Mr Charles Tremblay, President of Sysgaz, explained to NGV Global News: “Currently, there is no complete liquefaction plant that is running. However, the landfill gas production system designed and integrated to be used with liquefaction plants in fully operational and has “cruise control” running for the last 4 years on a conventional landfill gas project. R-LNG production is planned for December 2016.”

At completion of the project, the SLRC will include six liquefaction plants with a production capacity of approximately 75 tons per day (TPD), or 100 000 diesel liters equivalent per day.
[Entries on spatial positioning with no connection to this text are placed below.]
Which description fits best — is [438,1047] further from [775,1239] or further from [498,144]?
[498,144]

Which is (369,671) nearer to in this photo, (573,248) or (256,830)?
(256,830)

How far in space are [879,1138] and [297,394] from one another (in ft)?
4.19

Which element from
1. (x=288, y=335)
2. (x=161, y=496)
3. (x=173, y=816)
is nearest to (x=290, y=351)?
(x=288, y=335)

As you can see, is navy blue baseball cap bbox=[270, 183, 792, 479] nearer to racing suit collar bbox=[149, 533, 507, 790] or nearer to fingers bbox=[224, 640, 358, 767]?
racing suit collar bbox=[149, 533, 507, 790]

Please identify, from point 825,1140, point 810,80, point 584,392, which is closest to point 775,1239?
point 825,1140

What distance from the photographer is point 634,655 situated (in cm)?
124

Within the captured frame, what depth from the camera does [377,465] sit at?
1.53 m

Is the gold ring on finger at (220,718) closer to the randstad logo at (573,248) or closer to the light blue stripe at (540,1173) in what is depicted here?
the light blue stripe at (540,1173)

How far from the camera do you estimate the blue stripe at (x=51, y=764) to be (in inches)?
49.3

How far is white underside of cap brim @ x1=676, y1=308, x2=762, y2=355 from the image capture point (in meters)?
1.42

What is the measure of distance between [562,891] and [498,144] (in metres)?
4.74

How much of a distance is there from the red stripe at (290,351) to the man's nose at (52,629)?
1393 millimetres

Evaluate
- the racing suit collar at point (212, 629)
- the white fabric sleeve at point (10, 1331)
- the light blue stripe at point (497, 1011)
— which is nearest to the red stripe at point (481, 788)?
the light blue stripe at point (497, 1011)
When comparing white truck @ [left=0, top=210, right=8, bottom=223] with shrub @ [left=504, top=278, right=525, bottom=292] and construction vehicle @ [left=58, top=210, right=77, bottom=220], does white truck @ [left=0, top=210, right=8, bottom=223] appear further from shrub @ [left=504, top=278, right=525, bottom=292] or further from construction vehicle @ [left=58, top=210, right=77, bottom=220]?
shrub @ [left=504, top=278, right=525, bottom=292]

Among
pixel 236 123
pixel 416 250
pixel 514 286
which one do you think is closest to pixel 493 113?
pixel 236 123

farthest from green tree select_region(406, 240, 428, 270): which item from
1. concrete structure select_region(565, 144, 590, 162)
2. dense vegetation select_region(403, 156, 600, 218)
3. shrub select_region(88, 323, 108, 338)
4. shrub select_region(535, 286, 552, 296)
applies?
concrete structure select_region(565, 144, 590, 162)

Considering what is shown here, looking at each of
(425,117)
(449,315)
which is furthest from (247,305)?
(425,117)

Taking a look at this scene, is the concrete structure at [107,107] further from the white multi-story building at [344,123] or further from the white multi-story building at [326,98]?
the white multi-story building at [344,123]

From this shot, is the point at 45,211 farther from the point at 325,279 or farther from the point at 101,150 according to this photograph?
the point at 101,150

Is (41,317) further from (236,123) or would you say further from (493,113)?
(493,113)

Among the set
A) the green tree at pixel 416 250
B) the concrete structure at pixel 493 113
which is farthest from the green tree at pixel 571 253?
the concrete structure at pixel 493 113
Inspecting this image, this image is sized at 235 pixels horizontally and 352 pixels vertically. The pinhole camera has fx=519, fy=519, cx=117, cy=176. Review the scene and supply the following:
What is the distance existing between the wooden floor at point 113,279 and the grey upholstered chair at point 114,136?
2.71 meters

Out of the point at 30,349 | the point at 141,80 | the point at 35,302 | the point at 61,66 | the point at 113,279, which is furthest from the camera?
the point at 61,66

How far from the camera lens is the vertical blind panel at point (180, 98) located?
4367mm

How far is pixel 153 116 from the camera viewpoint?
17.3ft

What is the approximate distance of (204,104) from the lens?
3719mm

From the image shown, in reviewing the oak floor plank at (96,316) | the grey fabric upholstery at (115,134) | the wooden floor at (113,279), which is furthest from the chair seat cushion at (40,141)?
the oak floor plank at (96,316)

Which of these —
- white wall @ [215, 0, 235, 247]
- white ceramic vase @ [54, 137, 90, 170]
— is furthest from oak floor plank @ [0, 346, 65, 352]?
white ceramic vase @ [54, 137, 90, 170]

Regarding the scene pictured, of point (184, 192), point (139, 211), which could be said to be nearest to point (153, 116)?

The construction of the liquefaction plants and refueling infrastructures will take place over a 4 year period and will require an investment of $85 million.

“Sysgaz has designed and integrated all systems and equipment related to the LNG process for our three (3) models of small-scale liquefaction plants (10, 15, 20 tpd)”, Tremblay said. “Sysgaz is also manufacturing, installing and operating the plants.”

The plants will liquefy both natural gas and landfill gas (renewable natural gas – RNG) to ensure security of supply to customers, facilitate project implementation and increase the liquefaction plant production capacity. Tremblay added: “The North american averaged landfill site yield is evaluated at 8 – 10 tpd (with 100% landfill gas). By adding some natural gas we can significally increase plant capacities.”

Tremblay says there are companies in the region currently upgrading fleet vehicles to LNG, but uptake has been slow in the face of high costs to set up LNG fueling infrastructure. He believes the Sysgaz system enables that infrastructure to be delivered more economically, with “one manufacturer delivering one product – one plant – one station”; thereafter, he expects LNG fuel demand will grow significantly.

At launch last year, the company stated the purpose of the SLRC was to offer an affordable and low-polluting fuel alternative for industrial and trucking companies of the Saguenay-Lac-St-Jean region. The liquefied fuel will be 25% cheaper than diesel and the R-LNG produced from landfill gas will generate 80% less greenhouse gases than diesel.

The Dolbeau-Mistassini Liquefaction Pilot Plant will have a production capacity of 1 TPD (1 300 diesel liters equivalent per day). This plant will reportedly be the first facility of its kind in Canada and will produce R-LNG. The Dolbeau-Mistassini plant will be a model for future liquefaction plants to be implemented along the SLRC.

At term, the SLRC will be connected to the Gaz Métro Blue Route, which will allow SLRC plants to connect to the LNG networks of North America.